- [Source extract]:

◇ ◇ ◇ ◇ ◇

# Do 'opposites attract'?



## Ingélou (Feb 10, 2013)

Do you strongly like two composers or two types of music that are (considered) very different in style?

Could you say why you do?

Is there in your opinion a factor that unites these two musics even though they are generally considered to be 'opposites'?

This is just to explore the diversity of tastes on TC, because I'm interested.

Thanks in advance for any replies. :tiphat:


----------



## Ingélou (Feb 10, 2013)

What brought this thread on is that I was reminded by mmsbls's poll on the top ten composers that I hadn't listened to Mahler in a while. So I am listening to his no. 2 now, which I admit is his most Ingelou-friendly work. And I love it.

But all the same, it's different from the highly-patterned renaissance and baroque music that I usually go for. 

I am not sure that there is a 'uniting factor'. I think I like the patterned stuff because I enjoy the intellectual symmetry, and I like Mahler because it exercises my emotions more.

Of course, a lot of the music that I like - early music & folk in particular - also exercises my emotions. 

But Byrd & Mahler do seem very different, and appeal to different parts of myself.

How about you? :tiphat:


----------



## Taggart (Feb 14, 2013)

◇ ◇ ◇ ◇ ◇

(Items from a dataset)

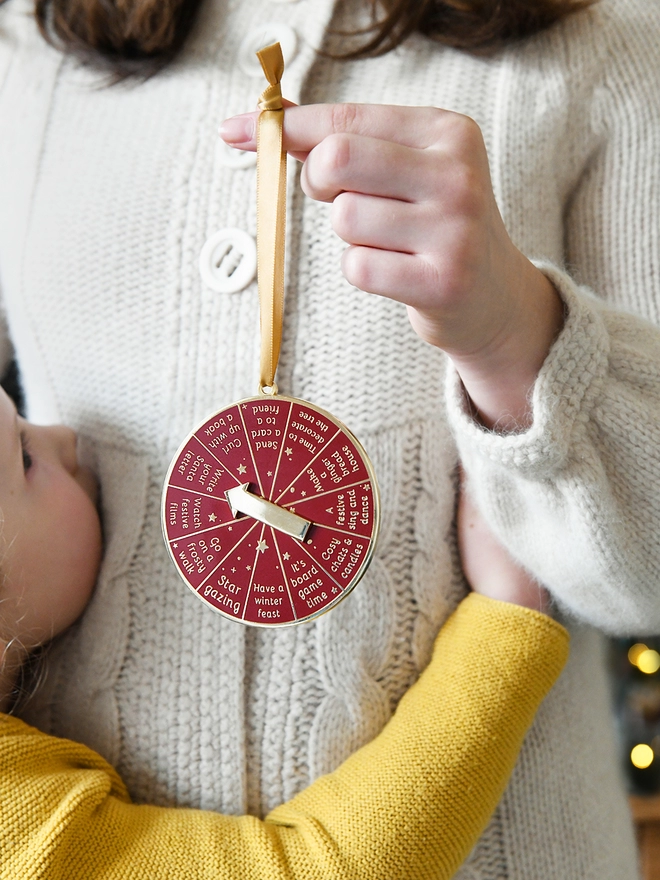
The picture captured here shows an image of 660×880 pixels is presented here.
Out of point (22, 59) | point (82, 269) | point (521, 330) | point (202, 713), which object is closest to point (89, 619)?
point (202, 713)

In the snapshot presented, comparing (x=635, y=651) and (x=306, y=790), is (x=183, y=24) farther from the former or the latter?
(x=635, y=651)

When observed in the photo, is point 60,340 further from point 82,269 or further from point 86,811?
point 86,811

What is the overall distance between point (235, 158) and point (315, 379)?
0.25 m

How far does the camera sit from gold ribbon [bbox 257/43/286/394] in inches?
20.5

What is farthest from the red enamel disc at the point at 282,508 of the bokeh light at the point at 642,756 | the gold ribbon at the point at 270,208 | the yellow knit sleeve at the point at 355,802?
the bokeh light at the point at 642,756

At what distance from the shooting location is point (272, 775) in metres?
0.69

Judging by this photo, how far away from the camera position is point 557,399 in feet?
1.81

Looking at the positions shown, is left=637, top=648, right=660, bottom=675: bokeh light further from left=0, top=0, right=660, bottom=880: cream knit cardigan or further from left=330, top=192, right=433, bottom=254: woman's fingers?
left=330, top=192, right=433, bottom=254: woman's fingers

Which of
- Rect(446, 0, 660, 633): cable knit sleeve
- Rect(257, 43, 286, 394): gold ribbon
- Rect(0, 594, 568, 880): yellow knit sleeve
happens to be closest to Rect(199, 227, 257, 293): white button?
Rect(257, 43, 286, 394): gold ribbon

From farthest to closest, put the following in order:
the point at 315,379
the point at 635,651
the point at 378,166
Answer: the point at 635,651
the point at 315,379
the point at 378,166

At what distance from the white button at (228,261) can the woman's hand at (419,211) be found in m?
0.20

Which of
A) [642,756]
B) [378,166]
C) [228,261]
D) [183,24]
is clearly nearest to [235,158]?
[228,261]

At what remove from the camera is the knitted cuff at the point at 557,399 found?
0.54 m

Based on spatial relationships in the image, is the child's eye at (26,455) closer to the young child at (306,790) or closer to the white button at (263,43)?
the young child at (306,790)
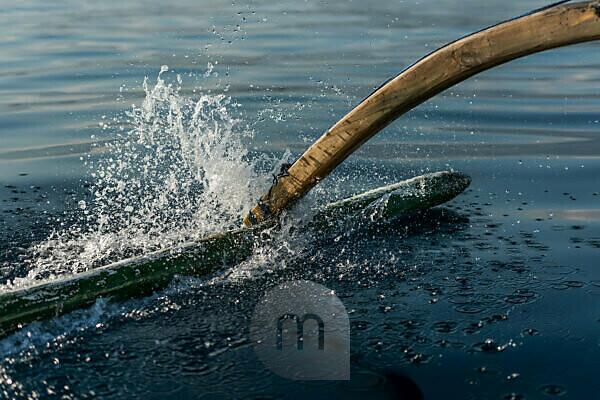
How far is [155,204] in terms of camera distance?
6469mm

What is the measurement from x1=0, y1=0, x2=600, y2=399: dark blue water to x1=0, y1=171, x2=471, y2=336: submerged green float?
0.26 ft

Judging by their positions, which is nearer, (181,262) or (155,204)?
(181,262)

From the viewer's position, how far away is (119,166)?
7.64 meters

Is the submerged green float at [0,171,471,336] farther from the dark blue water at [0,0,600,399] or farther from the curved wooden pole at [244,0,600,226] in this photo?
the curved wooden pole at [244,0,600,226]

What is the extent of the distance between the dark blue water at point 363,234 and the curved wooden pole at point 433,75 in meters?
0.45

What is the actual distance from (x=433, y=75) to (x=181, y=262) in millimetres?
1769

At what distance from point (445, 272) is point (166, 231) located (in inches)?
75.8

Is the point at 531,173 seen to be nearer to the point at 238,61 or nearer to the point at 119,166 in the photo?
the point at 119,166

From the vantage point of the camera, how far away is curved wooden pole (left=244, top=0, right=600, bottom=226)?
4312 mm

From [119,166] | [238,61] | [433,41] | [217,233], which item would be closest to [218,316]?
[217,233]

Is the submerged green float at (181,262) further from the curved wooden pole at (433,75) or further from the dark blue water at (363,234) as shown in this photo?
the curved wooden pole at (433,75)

◇ ◇ ◇ ◇ ◇

- [Required task 1]: Rewrite the music-tastes thread from "What brought this" to "usually go for.", changing "baroque" to "classical".
- [Required task 2]: Extend the forum thread on liking opposite styles of music, picking up where it stops.

- [Final result 1]:
What brought this thread on is that I was reminded by mmsbls's poll on the top ten composers that I hadn't listened to Mahler in a while. So I am listening to his no. 2 now, which I admit is his most Ingelou-friendly work. And I love it.

But all the same, it's different from the highly-patterned renaissance and classical music that I usually go for.

- [Final result 2]:
Doing UK piano exams you are required to cover a variety of styles. I prefer Baroque and early music- the highly patterned interweaving melodies. I also like folk for the emotional impact.

At the minute, I'm playing from three composers who appeal to me - Bach, Grieg and Gershwin.

The Bach is a three part invention (No. 5) full of melodic interlinking with a lovely relaxed feel to it. 

I usually play Grieg's folk materials but this time I'm looking at one of his nocturnes (Op 50 No. 4). Lots of notes and interweaving rhythms but only one basic melody - almost an étude. In many ways it betrays the poverty of the Romantic tradition which gave up melodic complexity for harmony.

I like Gershwin because he represents one strand of the American folk tradition - Jazz and ragtime. The Gershwin I'm playing at the minute - Prelude II (Blue Lullaby) - could almost be Baroque - a basic melody played against an ostinato bass. Not surprising as the 12 bar blues is as much a ground as a passamezzo or a ruggiero.

I like the folky Vaughan Williams, Grieg and Bartok as much as the dances of Bach or the coronation anthems of Handel. It's the music that attracts me, it doesn't matter who composes it or whether they're considered antithetical to each other in style or period.


----------



## SixFootScowl (Oct 17, 2011)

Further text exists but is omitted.